Our model of providing access to our products through banks, insurance companies and asset managers works very well. These partners know the needs of their customers and can offer tailored solutions. We also place a strong emphasis on training and knowledge sharing to ensure that the advantages of ETFs and index-based strategies are communicated. Cooperation with banks and independent asset managers, for example, ensures that our products are also widely available to private investors. Of course, this model requires close coordination and continuous dialogue in order to protect the interests of all parties involved and to make access to the capital market as easy and understandable as possible.
How do you communicate the investment principles and advantages of ETF savings?
Vanguard has defined four investment principles for successful investing: set clear goals, build a balanced portfolio, keep costs low, and maintain discipline. Investors should first clearly define their personal goals and investment horizon – because without clear guidance, there is a risk of false expectations. In a second step, we show how important broad diversification in the portfolio is in order to minimize risk and enable stable returns. We always emphasize that low costs – as the third principle – make a decisive contribution to long-term returns. Finally, we promote the fourth basic rule: discipline. Especially in volatile phases, it is important to stick to the chosen strategy and avoid emotional knee-jerk reactions.
ETFs and corresponding savings plans are the perfect model for giving savers access to the capital market. However, a recent Vanguard study has shown that there is still a great deal of reluctance. Why is this?
In fact, we are currently seeing growing inflows into ETF savings plans, particularly among independent investors – which shows that access to the capital market has long since become a reality for many savers. Nevertheless, our study shows that a large part of the population remains cautious when it comes to saving in securities.
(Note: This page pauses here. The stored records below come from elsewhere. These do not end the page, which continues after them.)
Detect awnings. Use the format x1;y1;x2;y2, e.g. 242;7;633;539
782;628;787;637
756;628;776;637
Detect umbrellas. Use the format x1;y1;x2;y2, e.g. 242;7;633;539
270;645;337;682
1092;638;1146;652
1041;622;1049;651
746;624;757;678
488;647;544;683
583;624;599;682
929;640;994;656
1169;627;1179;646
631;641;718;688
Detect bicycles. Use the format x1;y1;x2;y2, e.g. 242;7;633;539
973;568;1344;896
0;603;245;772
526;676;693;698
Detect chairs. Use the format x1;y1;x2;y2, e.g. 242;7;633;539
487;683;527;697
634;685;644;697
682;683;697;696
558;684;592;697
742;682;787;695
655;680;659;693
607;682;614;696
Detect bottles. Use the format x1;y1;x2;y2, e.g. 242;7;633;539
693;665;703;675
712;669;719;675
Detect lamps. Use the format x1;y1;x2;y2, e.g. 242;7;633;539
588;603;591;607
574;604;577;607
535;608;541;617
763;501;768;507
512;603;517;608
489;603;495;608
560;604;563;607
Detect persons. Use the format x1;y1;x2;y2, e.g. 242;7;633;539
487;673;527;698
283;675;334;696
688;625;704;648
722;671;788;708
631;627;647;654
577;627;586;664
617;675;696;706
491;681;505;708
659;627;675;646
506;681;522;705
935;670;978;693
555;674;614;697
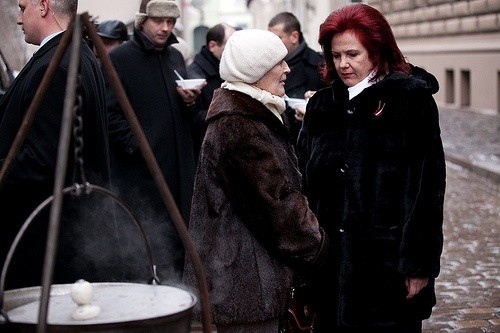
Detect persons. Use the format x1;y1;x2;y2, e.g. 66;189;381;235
293;4;447;332
100;0;205;290
179;28;330;332
81;7;338;151
1;0;126;332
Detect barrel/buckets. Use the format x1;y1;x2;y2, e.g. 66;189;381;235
0;187;199;333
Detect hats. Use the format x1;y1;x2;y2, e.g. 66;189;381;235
219;28;288;84
134;0;181;30
95;20;129;42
There are many reasons for this: often, people lack the necessary knowledge about the opportunities and functioning of ETFs and savings plans, and there is still uncertainty about how to deal with financial markets. This is precisely where we see a key task: we want to strengthen financial education in the long term and encourage savers to take on the role of investors. Our goal is to break down barriers, impart knowledge, and facilitate the transition from traditional saving to targeted investing.
Do you see regional differences in the investment behavior of Swiss customers?
Yes, there are definitely differences in the investment behavior of Swiss investors. The different language regions reflect cultural influences, different traditions of saving and investing, and, in some cases, diverging risk appetites. However, the basic rule is that interest in the capital market is growing across all regions, but individual approaches, information needs, and confidence in new investment concepts can vary significantly depending on the region.
What approaches should be pursued to make the credo “investing is the new saving” more appealing to potential customers?
In order to anchor the credo “investing is the new saving” more firmly in the population, it is crucial to focus on financial education – and to do so as early as possible. The basics of investing, opportunities and risks, and how securities work should be taught as early as adolescence in order to reduce inhibitions and spark interest in the capital markets. Securities savings offer clear advantages over traditional savings: the compound interest effect has an enormous impact over long periods of time, resulting from both price gains and dividend income on stocks and price increases and coupons on bonds. Many people underestimate this effect, which can contribute significantly to wealth accumulation, especially in the long term.